Brussels, 7 December 2004
The European Commission today proposed negotiating directives to the Council on the conclusion of a cooperation agreement with Morocco on the development of Galileo, a civil satellite navigation system.
The Commission will start discussions with Morocco as soon as the Council has approved the negotiating directives. “The prospect of a new Galileo cooperation agreement, this time with Morocco, highlights the success of this European programme. Such an agreement will enable Galileo to become established in the western Mediterranean and West Africa", said Jacques Barrot, Vice-President with responsibility for Transport.
On 13 October, following several preparatory meetings with the Commission, Morocco formally announced its interest in opening negotiations and the prospect of an agreement on its participation in Galileo. This will involve industrial and scientific cooperation, particularly regarding standardisation issues, monitoring regional integrity and developing specific applications for Morocco and its geographic environment (the western Mediterranean and West Africa).
International cooperation in the Galileo Programme is expanding rapidly. Agreements have already been signed with China and Israel and discussions are underway with India, Russia, Ukraine, Brazil, South Korea, Mexico and Australia. Furthermore, the agreement between the European Union and the United States which was signed on 26 June confirmed the total interoperability between Galileo and GPS. This will considerably boost the world market for satellite radio-navigation, which involves some 3 billion receivers and is likely to be worth about €250 billion from 2010. The Commission expects over 150 000 highly qualified jobs to be created in Europe.

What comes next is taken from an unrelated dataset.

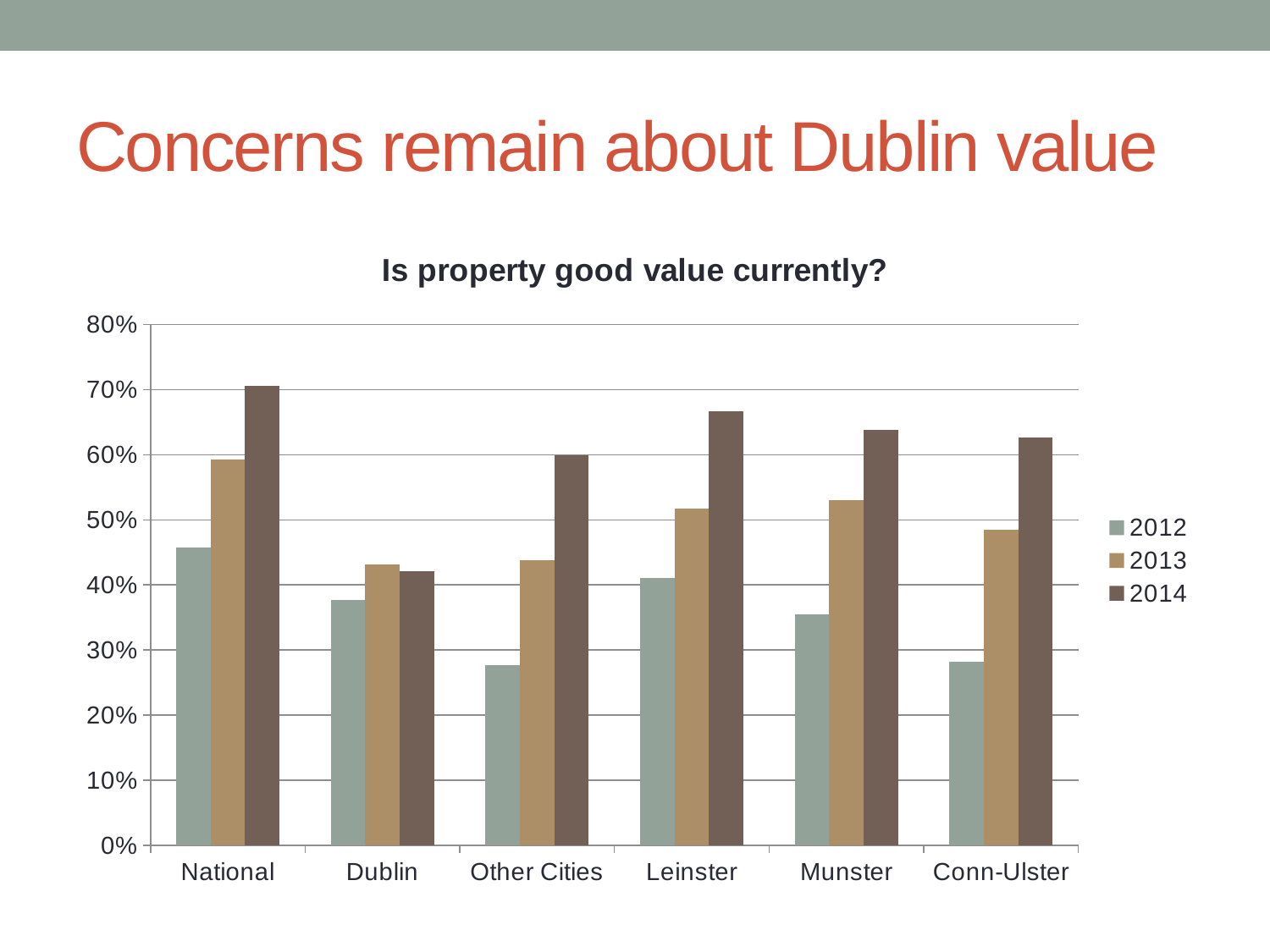
What kind of chart is shown on the slide? bar chart Which is larger: the 2013 value for National or the 2013 value for Leinster? National Is the value for Dublin in 2012 greater or less than 40%? less Is the value for Conn-Ulster in 2012 greater or less than 30%? less For Other Cities, do the values rise or fall from 2012 to 2014? rise Which category has the highest value for 2013? National Which category has the highest value for 2014? National What is the title of the chart? Is property good value currently? How many categories are shown on the x axis? 6 Which category has the lowest value for 2014? Dublin How many series does the legend list? 3 Is the value for National in 2014 greater or less than 60%? greater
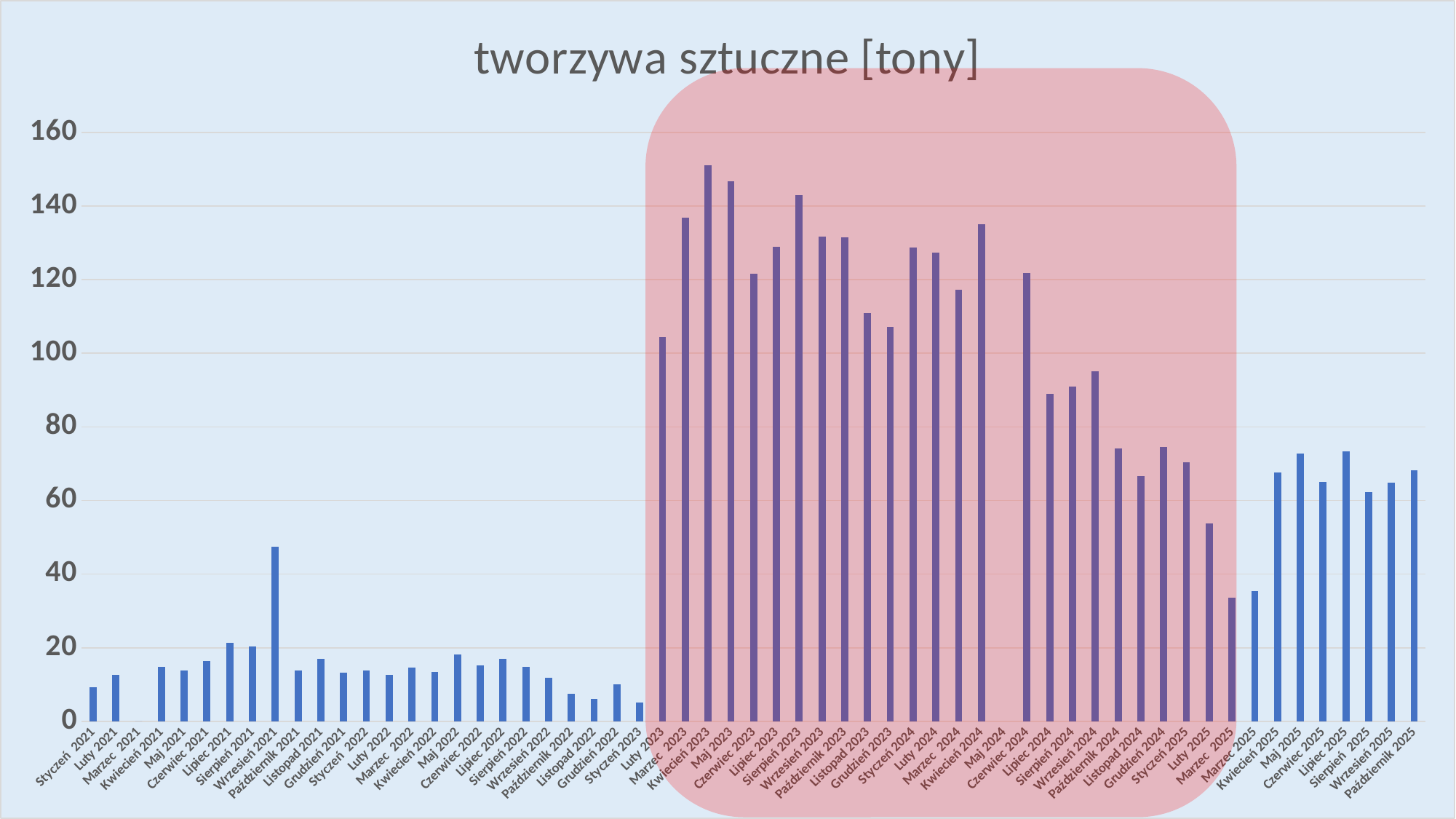
Is the value for Luty 2023 greater or less than 100? greater Is the value for Maj 2025 greater or less than 60? greater Which is larger, the value for Kwiecień 2023 or the value for Wrzesień 2021? Kwiecień 2023 What type of chart is shown on the slide? bar chart Which is larger, the value for Grudzień 2022 or the value for Październik 2025? Październik 2025 Do the values generally rise or fall from Czerwiec 2024 to Marzec 2025? fall Is the value for Grudzień 2022 greater or less than 20? less What is the title of the chart? tworzywa sztuczne [tony] How many monthly categories are plotted along the x axis? 59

Galileo is Europe’s satellite radio-navigation programme. It was launched at the initiative of the Commission and the European Space Agency and is a technical revolution similar to that of mobile phones. It is also behind the development of a new generation of universal services in areas such as transport, telecommunications, agriculture and fisheries. At the moment, this technology, which has proved highly profitable, is only available through the United States’ GPS or Russia’s Glonass system, which were primarily developed and funded for military purposes. The Galileo programme will be administered and controlled by civilian authorities and will offer a guarantee of quality and service continuity. It will be complementary with current systems and will increase the reliability and availability of navigation and positioning services worldwide.